Haralick -> Feature Calculator (BETA) vs. Image Features

Hi all,
I am calculating the Haralick features from several .tif-files using

a) Feature Calculator (BETA) Node
b) Image Features Node

The images are the same. Also node configuration is the same (number grey levels=32, distance =1, horizontal).
I expected identical results as the GLCM should be the same as well, but the feature values from the Feature Calculator (BETA) Node differ from the feature values from the Image Features Node.

Some values differ just slighly like Contrast (eg. 0.686 vs 0.663)
Some values differ enormous like Sum Variance (eg. 1053.51 vs. 607.09)
Some values are identical like Correlation (eg. 0.998 vs 0.998)

it doesn’t matter wich node configurations is set (number grey levels, distance, direction)…I can’t get the nodes calculating the same values for every feature.

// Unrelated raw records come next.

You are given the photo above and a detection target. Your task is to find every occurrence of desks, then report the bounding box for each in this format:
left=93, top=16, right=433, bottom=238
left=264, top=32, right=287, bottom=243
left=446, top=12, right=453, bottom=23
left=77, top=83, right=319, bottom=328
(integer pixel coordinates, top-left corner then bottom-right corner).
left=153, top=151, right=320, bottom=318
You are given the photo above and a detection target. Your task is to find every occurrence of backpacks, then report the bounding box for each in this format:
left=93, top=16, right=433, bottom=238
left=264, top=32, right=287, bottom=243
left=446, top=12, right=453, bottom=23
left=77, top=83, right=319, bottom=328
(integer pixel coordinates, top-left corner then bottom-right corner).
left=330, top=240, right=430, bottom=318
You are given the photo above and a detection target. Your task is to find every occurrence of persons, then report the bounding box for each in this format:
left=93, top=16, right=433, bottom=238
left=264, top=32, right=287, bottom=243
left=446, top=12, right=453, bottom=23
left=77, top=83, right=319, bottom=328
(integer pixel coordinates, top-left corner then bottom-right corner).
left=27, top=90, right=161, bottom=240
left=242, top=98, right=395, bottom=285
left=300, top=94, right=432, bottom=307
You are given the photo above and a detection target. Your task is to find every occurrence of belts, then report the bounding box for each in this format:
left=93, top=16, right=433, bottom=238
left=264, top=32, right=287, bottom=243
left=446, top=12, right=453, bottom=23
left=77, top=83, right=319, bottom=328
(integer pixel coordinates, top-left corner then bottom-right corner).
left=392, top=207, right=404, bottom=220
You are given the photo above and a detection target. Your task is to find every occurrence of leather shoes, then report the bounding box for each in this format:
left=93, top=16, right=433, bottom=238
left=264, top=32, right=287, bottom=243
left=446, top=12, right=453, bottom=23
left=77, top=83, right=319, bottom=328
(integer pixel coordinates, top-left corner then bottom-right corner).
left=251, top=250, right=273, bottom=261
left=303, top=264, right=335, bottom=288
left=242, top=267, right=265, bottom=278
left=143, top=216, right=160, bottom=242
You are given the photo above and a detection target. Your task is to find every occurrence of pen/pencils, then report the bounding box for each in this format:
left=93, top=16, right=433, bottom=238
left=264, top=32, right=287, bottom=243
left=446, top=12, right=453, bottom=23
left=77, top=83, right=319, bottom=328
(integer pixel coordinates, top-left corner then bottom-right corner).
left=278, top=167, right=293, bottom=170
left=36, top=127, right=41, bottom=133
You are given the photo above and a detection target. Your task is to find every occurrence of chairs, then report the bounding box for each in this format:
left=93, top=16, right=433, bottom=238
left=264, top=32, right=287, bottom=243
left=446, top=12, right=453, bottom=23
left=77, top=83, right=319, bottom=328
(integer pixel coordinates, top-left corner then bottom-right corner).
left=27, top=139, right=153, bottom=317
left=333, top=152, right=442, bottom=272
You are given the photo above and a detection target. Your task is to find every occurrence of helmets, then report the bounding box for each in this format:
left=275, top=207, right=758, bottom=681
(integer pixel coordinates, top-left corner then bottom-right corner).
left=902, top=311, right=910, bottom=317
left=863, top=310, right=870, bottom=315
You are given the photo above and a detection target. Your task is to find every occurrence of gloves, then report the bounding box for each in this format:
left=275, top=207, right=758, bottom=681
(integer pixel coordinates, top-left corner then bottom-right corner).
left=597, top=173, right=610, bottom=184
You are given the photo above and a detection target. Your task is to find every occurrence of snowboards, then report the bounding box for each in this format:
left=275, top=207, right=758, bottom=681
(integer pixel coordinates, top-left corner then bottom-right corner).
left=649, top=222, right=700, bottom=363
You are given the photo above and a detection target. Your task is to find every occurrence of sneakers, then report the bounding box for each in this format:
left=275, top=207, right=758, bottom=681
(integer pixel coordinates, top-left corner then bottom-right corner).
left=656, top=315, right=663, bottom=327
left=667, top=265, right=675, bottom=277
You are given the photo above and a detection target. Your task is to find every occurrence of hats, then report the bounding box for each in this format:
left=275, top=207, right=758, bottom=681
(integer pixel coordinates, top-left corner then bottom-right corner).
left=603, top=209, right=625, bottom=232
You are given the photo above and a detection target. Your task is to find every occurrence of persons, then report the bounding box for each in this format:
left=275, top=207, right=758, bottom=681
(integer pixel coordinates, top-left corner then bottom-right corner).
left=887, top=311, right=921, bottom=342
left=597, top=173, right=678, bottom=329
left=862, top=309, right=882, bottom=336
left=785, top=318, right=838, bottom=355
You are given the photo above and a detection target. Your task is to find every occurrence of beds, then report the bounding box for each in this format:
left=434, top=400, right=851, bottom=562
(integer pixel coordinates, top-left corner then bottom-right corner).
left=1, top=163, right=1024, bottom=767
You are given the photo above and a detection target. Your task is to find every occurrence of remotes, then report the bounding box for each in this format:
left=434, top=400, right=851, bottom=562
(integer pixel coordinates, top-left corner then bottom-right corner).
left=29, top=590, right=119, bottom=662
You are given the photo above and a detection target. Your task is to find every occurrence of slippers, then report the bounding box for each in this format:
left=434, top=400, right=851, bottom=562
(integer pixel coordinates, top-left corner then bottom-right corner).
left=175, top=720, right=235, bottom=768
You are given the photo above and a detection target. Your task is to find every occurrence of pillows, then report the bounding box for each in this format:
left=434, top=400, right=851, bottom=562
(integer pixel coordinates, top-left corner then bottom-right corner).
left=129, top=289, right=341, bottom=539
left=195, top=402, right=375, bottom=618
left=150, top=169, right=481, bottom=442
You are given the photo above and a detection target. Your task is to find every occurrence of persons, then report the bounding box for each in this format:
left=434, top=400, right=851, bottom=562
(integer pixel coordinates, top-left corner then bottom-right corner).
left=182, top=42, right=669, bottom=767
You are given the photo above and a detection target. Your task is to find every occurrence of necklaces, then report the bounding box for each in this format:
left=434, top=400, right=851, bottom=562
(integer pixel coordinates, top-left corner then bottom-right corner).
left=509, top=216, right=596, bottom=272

Because I can’t imagine a mistake in the node internals maybe someone can give me a hint how to configure the nodes to get the same (correct) results.

regards

Hi @GMH_SuI,

Any chance that you could provide a workflow and one or two images (separately, if possible to compare the results with different implementations) that shows the differences? This would make investigating the issue a lot easier on our end. Thanks!

Best,
Stefan

Hi Stefan,
atteched you can find a simple workflow calculating haralick features on two randomly created images by image generator node and the images separately. Hope it helps to investigate the issue.
regards!
Kai

haralick_features_test.knwf (26.2 KB)
image0.tif (10.9 KB)
image1.tif (10.9 KB)

Hi Kai,

It did, thank you! I have to quote you on a sentence of your original post:

Because I can’t imagine a mistake in the node internals maybe someone can give me a hint how to configure the nodes to get the same (correct) results.

Well, the implementation of features are indeed slightly different between the two nodes. Feature Calculator (BETA) uses implementations from imagej-ops, so that results are consistent with ImageJ(2). Image Features, however, uses a slightly different implementation of computing the cooccurrence matrix, resulting in slightly different results.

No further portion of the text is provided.